Fatalna skuteczność Stalówki - relacja z meczu Raków Częstochowa - Stal Stalowa Wola

Piłkarze Rakowa Częstochowa pokonali Stal Stalowa Wola 2:0 w spotkaniu drugiej kolejki rozgrywek drugiej ligi. Wynik meczu otworzył były gracz Stalówki, Wojciech Reiman. Goście zmarnowali karnego.

Częstochowianie, którzy na inaugurację sezonu przegrali z Energetykiem ROW-em Rybnik 1:2 szybko narzucili rywalowi swój styl gry i w pierwszych fragmentach spotkania doszli do głosu. Mimo optycznej przewagi gospodarzom nie udało się stworzyć większego zagrożenia pod bramką strzeżoną przez Tomasza Wietechę i większość ataków zatrzymywała się na defensywie. W 5. minucie moment nieuwagi defensorów ze Stalowej Woli mógł wykorzystać Robert Brzęczek, ale jego strzał z okolic piątego metra w ostatniej chwili został zablokowany.

[ad=rectangle]

Z biegiem czasu powoli z przewagi miejscowych otrząsnęli się goście.
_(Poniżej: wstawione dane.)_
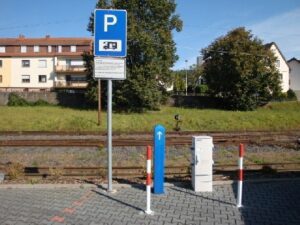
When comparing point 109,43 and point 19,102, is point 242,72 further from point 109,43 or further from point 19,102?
point 109,43

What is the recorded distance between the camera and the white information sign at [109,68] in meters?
8.07

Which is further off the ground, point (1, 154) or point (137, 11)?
point (137, 11)

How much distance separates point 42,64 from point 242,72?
3848cm

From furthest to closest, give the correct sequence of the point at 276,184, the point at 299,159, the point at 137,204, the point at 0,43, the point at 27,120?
the point at 0,43 → the point at 27,120 → the point at 299,159 → the point at 276,184 → the point at 137,204

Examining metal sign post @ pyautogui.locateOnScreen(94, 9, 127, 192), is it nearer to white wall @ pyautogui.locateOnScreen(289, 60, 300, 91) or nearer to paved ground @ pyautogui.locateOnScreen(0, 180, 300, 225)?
paved ground @ pyautogui.locateOnScreen(0, 180, 300, 225)

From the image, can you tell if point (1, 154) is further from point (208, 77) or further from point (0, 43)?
point (0, 43)

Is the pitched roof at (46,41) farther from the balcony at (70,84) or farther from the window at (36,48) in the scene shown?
the balcony at (70,84)

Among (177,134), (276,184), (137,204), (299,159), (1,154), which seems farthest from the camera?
(177,134)

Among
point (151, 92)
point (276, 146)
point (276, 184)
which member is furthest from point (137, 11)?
point (276, 184)

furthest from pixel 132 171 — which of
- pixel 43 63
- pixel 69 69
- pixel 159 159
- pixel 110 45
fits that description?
pixel 43 63

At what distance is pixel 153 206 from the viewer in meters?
7.08

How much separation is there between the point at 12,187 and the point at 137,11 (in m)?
35.0

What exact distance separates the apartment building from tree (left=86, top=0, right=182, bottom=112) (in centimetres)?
2535

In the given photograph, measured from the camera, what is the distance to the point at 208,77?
46.0 m
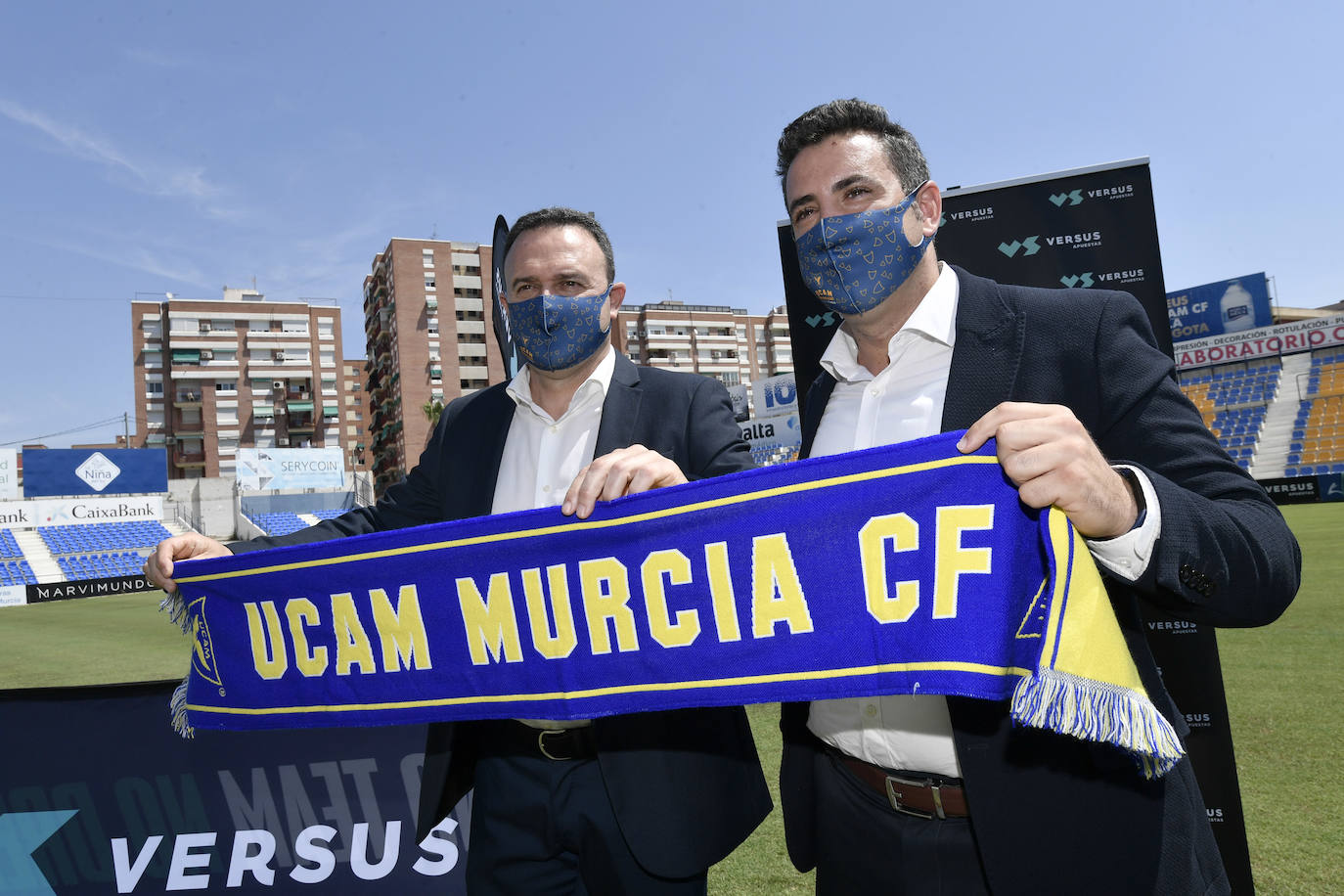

Bardzo aktywny w ofensywie był Łukasz Sekulski. Właśnie po jego strzale w 19. minucie po raz pierwszy zatrudniony został bramkarz Rakowa, Przemysław Wróbel. Sześć minut później dwukrotnie swojego szczęścia próbował natomiast Michał Michałek. Najpierw po szybkiej kontrze jego uderzenie zostało zablokowane i futbolówka wyszła na rzut rożny. Po nim natomiast Michałek znalazł się w narożniku pola karnego Rakowa, ale jego strzał z woleja poszybował wysoko nad bramką.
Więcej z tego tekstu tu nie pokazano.